Exercise goal
Starting at the line that contains "Assessing the photograph, how" and ending with the final line of the data, set out each line as an entry in a numbered list, omitting blank lines.

[START OF Given information]

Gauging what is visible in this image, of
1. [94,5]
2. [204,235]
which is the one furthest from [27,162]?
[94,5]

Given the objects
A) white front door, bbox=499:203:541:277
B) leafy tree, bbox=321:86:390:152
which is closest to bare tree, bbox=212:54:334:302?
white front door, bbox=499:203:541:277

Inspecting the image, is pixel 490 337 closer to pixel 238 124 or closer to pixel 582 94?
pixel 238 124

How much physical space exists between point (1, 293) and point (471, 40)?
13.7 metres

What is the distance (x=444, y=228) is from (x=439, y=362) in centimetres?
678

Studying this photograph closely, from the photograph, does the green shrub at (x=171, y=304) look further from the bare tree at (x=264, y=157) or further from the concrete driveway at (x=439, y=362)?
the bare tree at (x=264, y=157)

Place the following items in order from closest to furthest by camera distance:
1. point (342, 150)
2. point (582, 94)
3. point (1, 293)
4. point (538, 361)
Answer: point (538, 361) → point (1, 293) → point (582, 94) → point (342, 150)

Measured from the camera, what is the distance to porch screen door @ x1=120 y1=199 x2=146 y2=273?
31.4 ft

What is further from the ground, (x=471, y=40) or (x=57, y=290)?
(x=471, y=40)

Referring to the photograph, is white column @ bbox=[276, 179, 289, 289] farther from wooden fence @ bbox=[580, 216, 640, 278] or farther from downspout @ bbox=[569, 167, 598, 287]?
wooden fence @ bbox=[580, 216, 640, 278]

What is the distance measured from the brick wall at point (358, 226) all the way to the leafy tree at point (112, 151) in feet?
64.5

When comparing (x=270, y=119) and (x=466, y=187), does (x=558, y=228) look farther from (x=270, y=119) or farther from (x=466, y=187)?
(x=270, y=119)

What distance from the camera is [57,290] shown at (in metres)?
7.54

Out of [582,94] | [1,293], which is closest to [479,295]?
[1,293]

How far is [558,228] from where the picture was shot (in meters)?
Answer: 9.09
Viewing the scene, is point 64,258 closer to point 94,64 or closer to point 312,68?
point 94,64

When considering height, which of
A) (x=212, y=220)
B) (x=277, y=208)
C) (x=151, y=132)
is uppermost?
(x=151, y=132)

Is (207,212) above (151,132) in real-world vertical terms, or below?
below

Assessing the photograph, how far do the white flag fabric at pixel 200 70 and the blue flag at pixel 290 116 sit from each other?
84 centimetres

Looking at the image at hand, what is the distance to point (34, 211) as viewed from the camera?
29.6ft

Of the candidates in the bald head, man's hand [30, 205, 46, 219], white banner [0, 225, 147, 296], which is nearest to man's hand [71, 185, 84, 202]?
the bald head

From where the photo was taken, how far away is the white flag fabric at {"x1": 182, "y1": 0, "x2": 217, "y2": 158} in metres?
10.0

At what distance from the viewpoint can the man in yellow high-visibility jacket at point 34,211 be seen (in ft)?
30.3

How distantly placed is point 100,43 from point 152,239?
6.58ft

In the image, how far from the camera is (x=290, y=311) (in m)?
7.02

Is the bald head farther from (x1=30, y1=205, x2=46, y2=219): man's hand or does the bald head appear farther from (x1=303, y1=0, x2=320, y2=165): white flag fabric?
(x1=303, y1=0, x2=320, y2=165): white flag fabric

[END OF Given information]

Output for this task
1. Assessing the photograph, how far do the white flag fabric at pixel 200 70 and the blue flag at pixel 290 116 sit from each other?
2. 84 centimetres
3. Looking at the image at hand, what is the distance to point (34, 211) as viewed from the camera?
4. 29.6ft
5. Of the candidates in the bald head, man's hand [30, 205, 46, 219], white banner [0, 225, 147, 296], which is nearest to man's hand [71, 185, 84, 202]?
6. the bald head
7. From where the photo was taken, how far away is the white flag fabric at {"x1": 182, "y1": 0, "x2": 217, "y2": 158} in metres?
8. 10.0
9. At what distance from the viewpoint can the man in yellow high-visibility jacket at point 34,211 be seen (in ft)?
10. 30.3
11. How distantly placed is point 100,43 from point 152,239?
12. 6.58ft
13. In the image, how far from the camera is (x=290, y=311) (in m)?
14. 7.02
15. Is the bald head farther from (x1=30, y1=205, x2=46, y2=219): man's hand or does the bald head appear farther from (x1=303, y1=0, x2=320, y2=165): white flag fabric?
16. (x1=303, y1=0, x2=320, y2=165): white flag fabric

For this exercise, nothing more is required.